BlackRock's institutional liquid fund is worth about $2.5 billion. Source: RWA.xyz
Related: DeFi hacks shake institutional confidence because the risk is overproduction
Lo Buglio argued that many existing tokenization frameworks are initially designed around public Ethereum-based systems and do not always translate cleanly to privacy-oriented chains, where transaction models and data structures are often different from traditional EVM environments.
It was launched with support from organizations including Canton Network, Goldman Sachs, Microsoft and Cboe Global Markets around financial coordination while protecting privacy among institutions.
Unlike public blockchains such as public blockchains where transaction activity is widely visible across the network, Canton still allows the data to be visible only to relevant participants by synchronizing agreements between institutions.
Its architecture has angered some developers. Arguing that the network lacks key features associated with public blockchains, including a global common state.
The debate reflects a growing divide between crypto-native DeFi infrastructure and blockchain system types, with many large financial firms appearing more willing to adopt regulated assets.
AI agents can push RWAs beyond TradFi.
Much of the discussion around RWA centers on banks and institutional systems.

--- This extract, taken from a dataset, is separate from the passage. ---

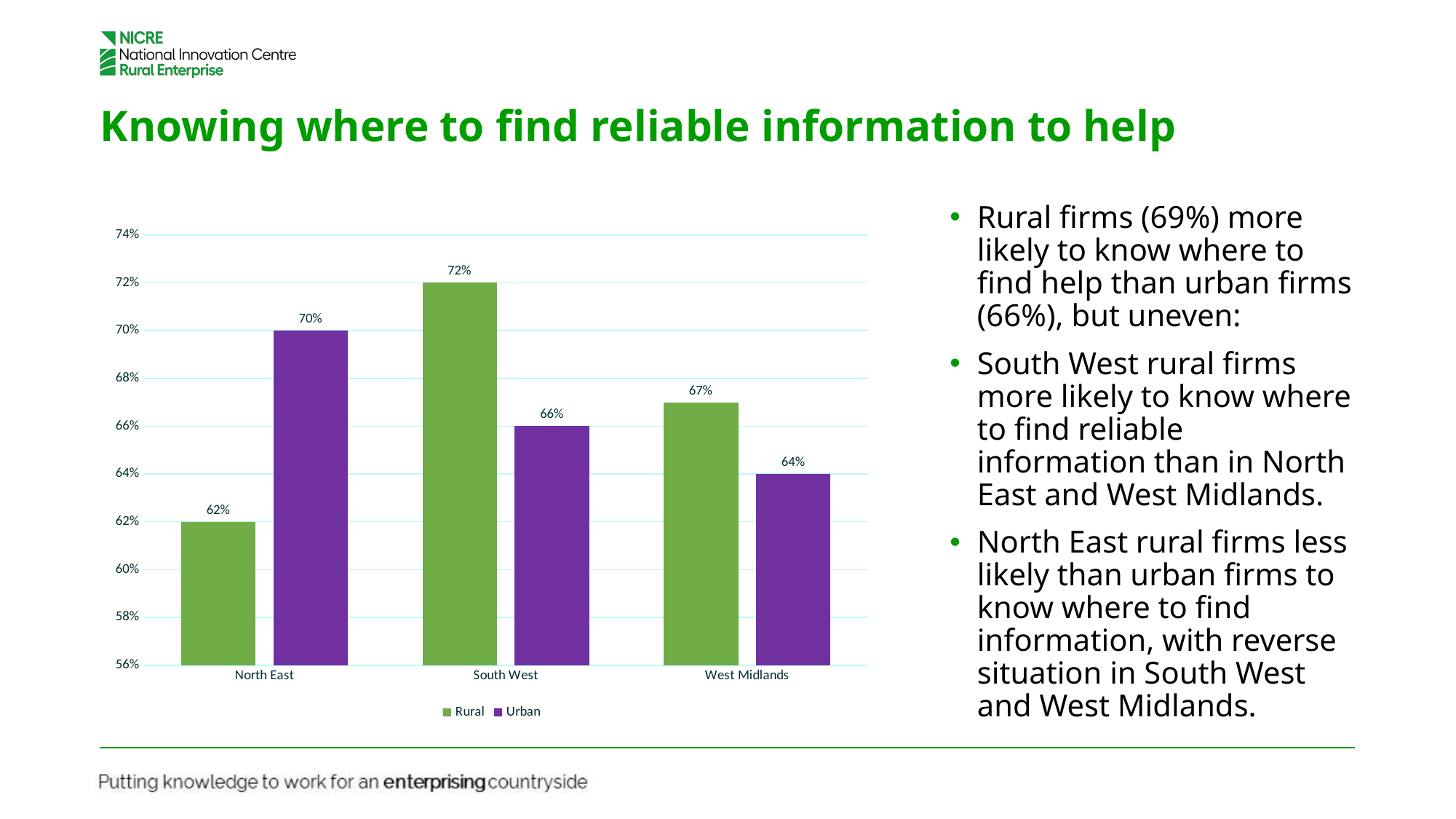
What is the difference between the Rural and Urban values for North East? 8% What colour are the Urban bars? purple Which region has the lowest Urban value? West Midlands What kind of chart is shown on the slide? bar chart Is the Rural value for North East greater or less than 64%? less How many series does the legend list? 2 What is the Rural value for South West? 72% What is the Urban value for West Midlands? 64% Which is larger for West Midlands, the Rural value or the Urban value? Rural Which region has the highest Rural value? South West How many regions are shown on the x axis? 3 What is the Urban value for North East? 70%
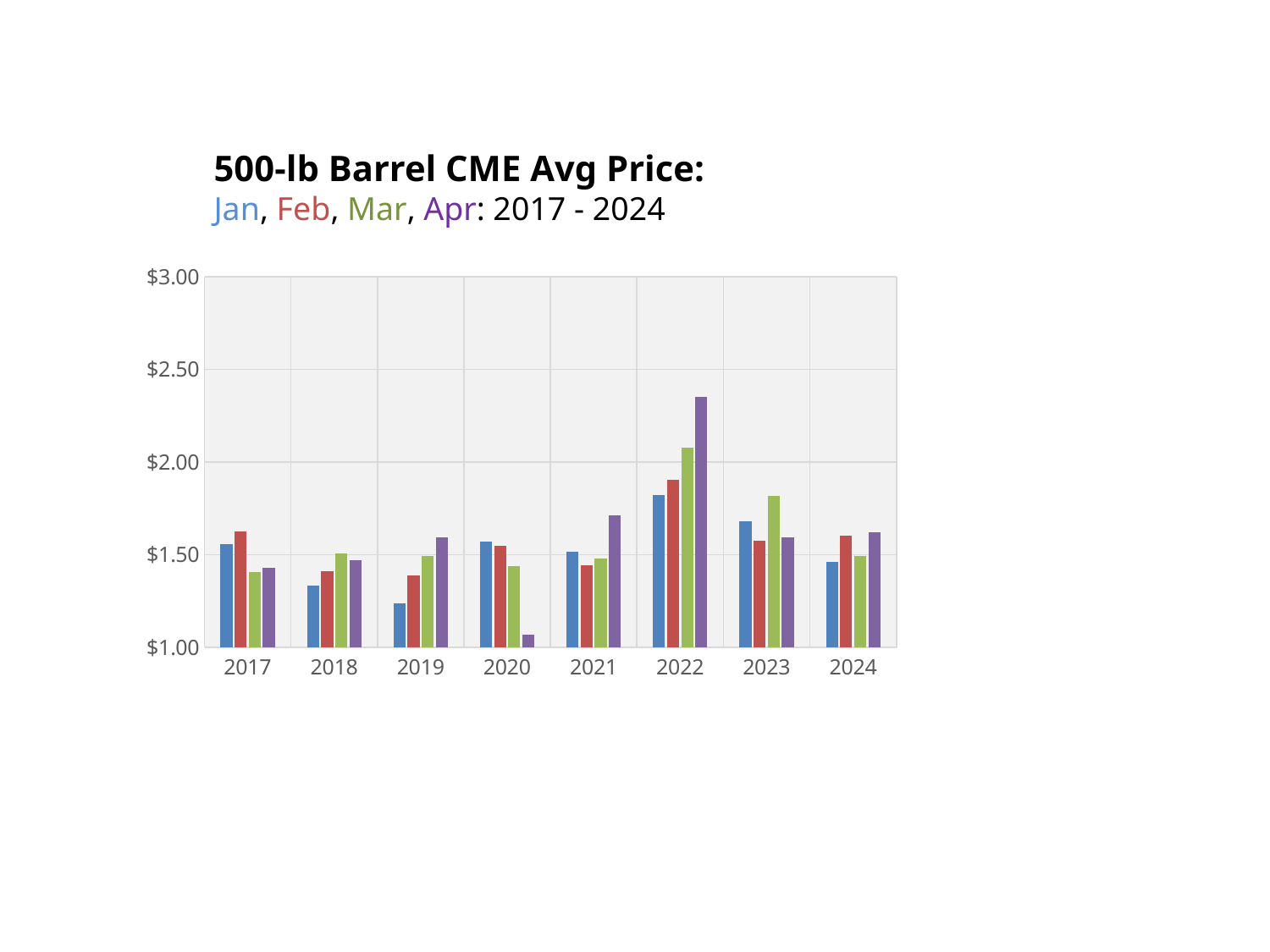
In 2023, which month has the highest bar? Mar How many years are shown along the x axis? 8 In 2019, which month has the lowest bar? Jan Is the Apr value for 2022 greater or less than $2.00? greater Is the Jan value for 2019 greater or less than $1.50? less How many months (series) does the chart title list? 4 What kind of chart is shown on the slide? bar chart Is the Apr value for 2020 greater or less than $1.50? less Which year has the highest Apr bar? 2022 Which year has the lowest Apr bar? 2020 Which is larger, the Jan value for 2022 or the Jan value for 2017? 2022 What colour represents Apr in the chart? purple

But some developers believe that the infrastructure now being built for RWAs could eventually be extended to a machine-driven financial system.

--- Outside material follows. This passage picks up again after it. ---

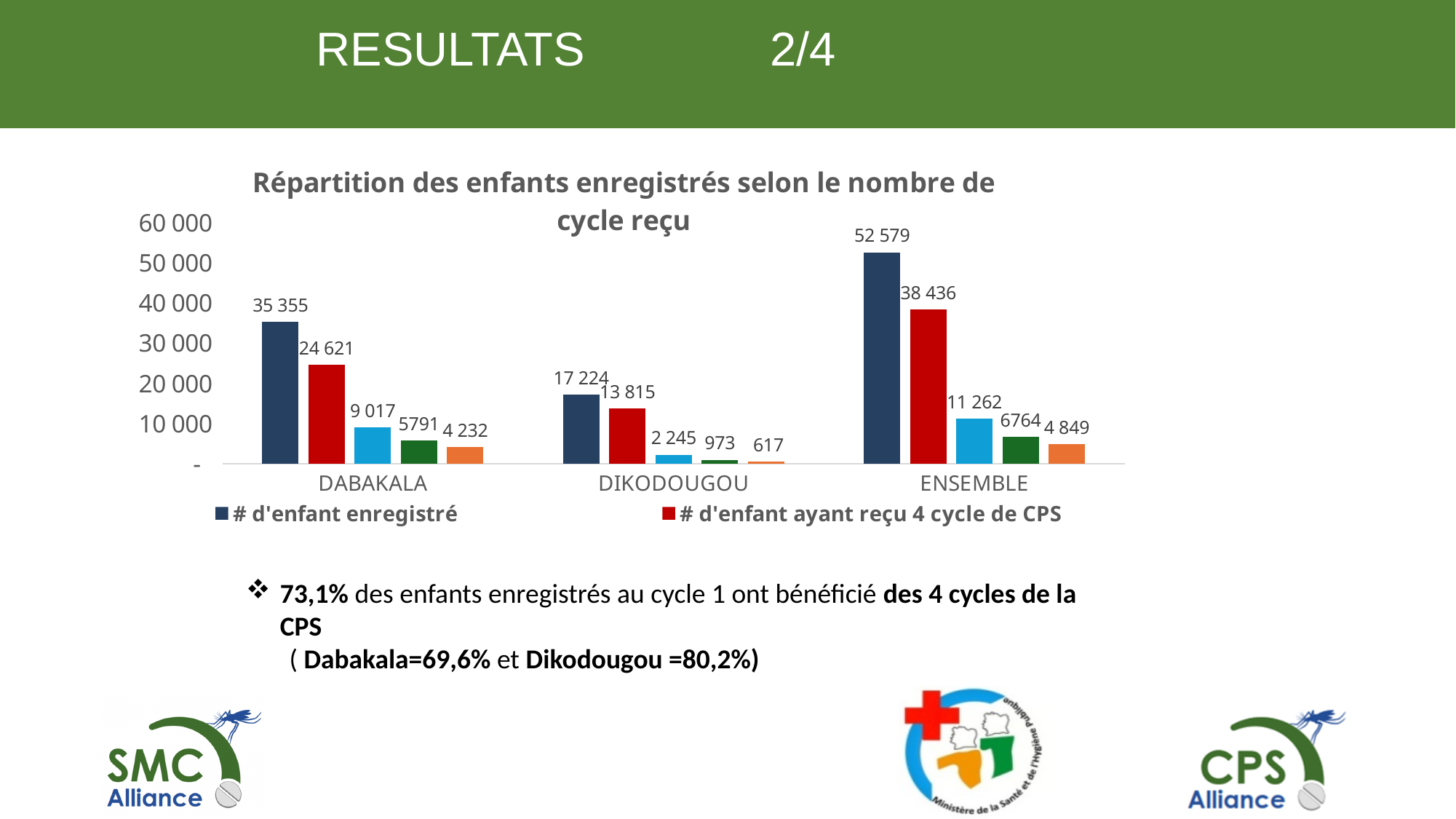
What is the value of "# d'enfant enregistré" for DABAKALA? 35 355 Is the value of "# d'enfant enregistré" for DIKODOUGOU greater or less than 20 000? less Which category has the highest value for "# d'enfant enregistré"? ENSEMBLE What kind of chart is shown on the slide? bar chart What is the value of "# d'enfant ayant reçu 4 cycle de CPS" for ENSEMBLE? 38 436 Which is larger: "# d'enfant enregistré" for DABAKALA or for DIKODOUGOU? DABAKALA Which category has the lowest value for "# d'enfant ayant reçu 4 cycle de CPS"? DIKODOUGOU For DABAKALA, what is the difference between "# d'enfant enregistré" and "# d'enfant ayant reçu 4 cycle de CPS"? 10 734 What is the title of the chart? Répartition des enfants enregistrés selon le nombre de cycle reçu What is the value of "# d'enfant ayant reçu 4 cycle de CPS" for DIKODOUGOU? 13 815 What is the value of "# d'enfant enregistré" for ENSEMBLE? 52 579 How many categories are shown on the x axis of the chart? 3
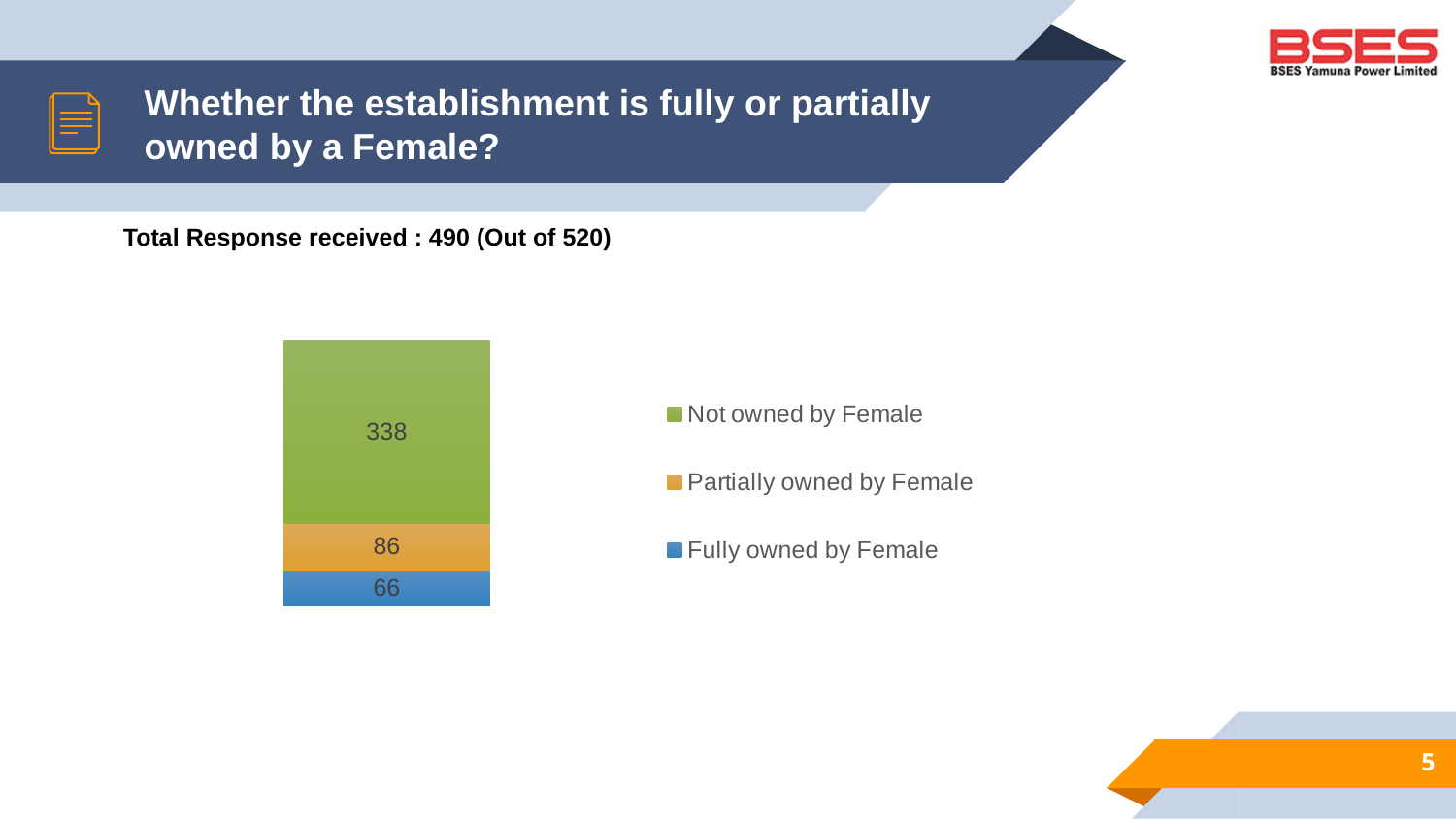
What is the total of the stacked bar? 490 What kind of chart is shown? Stacked bar chart What is the value for Not owned by Female? 338 What is the value for Fully owned by Female? 66 Which colour represents Fully owned by Female in the legend? Blue How many series does the legend list? 3 What is the value for Partially owned by Female? 86 Which is larger, Partially owned by Female or Fully owned by Female? Partially owned by Female What is the difference between Not owned by Female and Partially owned by Female? 252 What is the difference between Partially owned by Female and Fully owned by Female? 20 Which category has the highest value? Not owned by Female Which category has the lowest value? Fully owned by Female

“As AI agents begin to move capital autonomously, they're looking for on-chain assets that they can read and act on,” Taran Dillon, head of digital assets at the tokenization company, told Cointelegraph.
According to Dillon, many productive R&Bs are still disconnected from automated financial systems because they lack a standardized digital infrastructure.
“The standards that are currently being developed should work not only in the corridors of the established financial markets, but also across regions and asset classes,” he said.
Lo Bullio similarly argued that ERC-7943 was designed as a core implementation and framework that would allow tokenized assets to move across increasingly interconnected blockchain environments.
ERC-7943 moved to the “final” stage in Ethereum's update proposal process on Wednesday, meaning developers can deploy standard-level contracts without waiting for further specification changes. The next phase will likely focus on adoption of tokenized asset platforms.
The emergence of another token standard may not immediately solve the standardization problem it aims to solve.
Lo Buglio acknowledged that ERC-7943 was intentionally designed to be a more flexible and “non-opinionated” framework than some previous standards.
Large financial institutions and blockchain developers continue to experiment with proprietary infrastructure and custom compliance systems.